◆ **Tareas a realizar**
• A. ¿Qué acuerdo asiático cita el texto fuente como ejemplo de pacto proteccionista, y en qué circunstancia lo fue?
• B. Indique si cada afirmación concuerda con el texto fuente y cite las palabras que lo deciden: (i) los actuales tratados comerciales versan más sobre eliminar obstáculos que sobre poner trabas; (ii) varios colegas economistas abogan por nuevos impuestos; (iii) el virus ha modificado las leyes de la acción humana.
• C. Transcriba literalmente el pasaje del texto fuente que va desde "La sociedad oriental, como" hasta "de la economía.", ambos incluidos.

━━━━━ Texto fuente

Y se debe ponderar que los que hoy se llaman tratados comerciales, se han ido transformando en pactos proteccionistas, que versan más sobre poner trabas y restricciones no aduaneras que sobre eliminar obstáculos. Un ejemplo es la reforma del NAFTA, como lo fue el TPP asiático cuando estuvo liderado por EEUU

 

La sociedad oriental, como otras, está acostumbrada y malcriada a sobrevivir con esos niveles de costos laborales (e inflación) refugiada en la conveniente creencia de que le es posible exportar sin permitir ni necesitar que se le importe, como se refugia en la seguridad de que el desempleo será resuelto o subsidiado por el empleador-benefactor de última instancia, el estado, con gasto e impuestos canilla libre.  No es casual que con mayor o menor elegancia varios colegas economistas estén abogando por nuevos y creativos impuestos, una renuncia a toda inserción mundial, a la inversión y al empleo. Y mientras no muera el contribuyente. Porque el virus no ha mutado las desagradables y empecinadas leyes de la acción humana, o sea de la economía.

━━━━━━━━━━
━━━━━ Datos proporcionados

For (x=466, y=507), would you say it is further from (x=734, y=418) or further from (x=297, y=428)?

━━━━━━━━━━

◆ **Sus respuestas**
• A. El TPP asiático, cuando estuvo liderado por EEUU.

• B.
(i) No: "versan más sobre poner trabas y restricciones no aduaneras que sobre eliminar obstáculos".
(ii) Sí: "varios colegas economistas estén abogando por nuevos y creativos impuestos".
(iii) No: "el virus no ha mutado las desagradables y empecinadas leyes de la acción humana".

• C.
La sociedad oriental, como otras, está acostumbrada y malcriada a sobrevivir con esos niveles de costos laborales (e inflación) refugiada en la conveniente creencia de que le es posible exportar sin permitir ni necesitar que se le importe, como se refugia en la seguridad de que el desempleo será resuelto o subsidiado por el empleador-benefactor de última instancia, el estado, con gasto e impuestos canilla libre.  No es casual que con mayor o menor elegancia varios colegas economistas estén abogando por nuevos y creativos impuestos, una renuncia a toda inserción mundial, a la inversión y al empleo. Y mientras no muera el contribuyente. Porque el virus no ha mutado las desagradables y empecinadas leyes de la acción humana, o sea de la economía.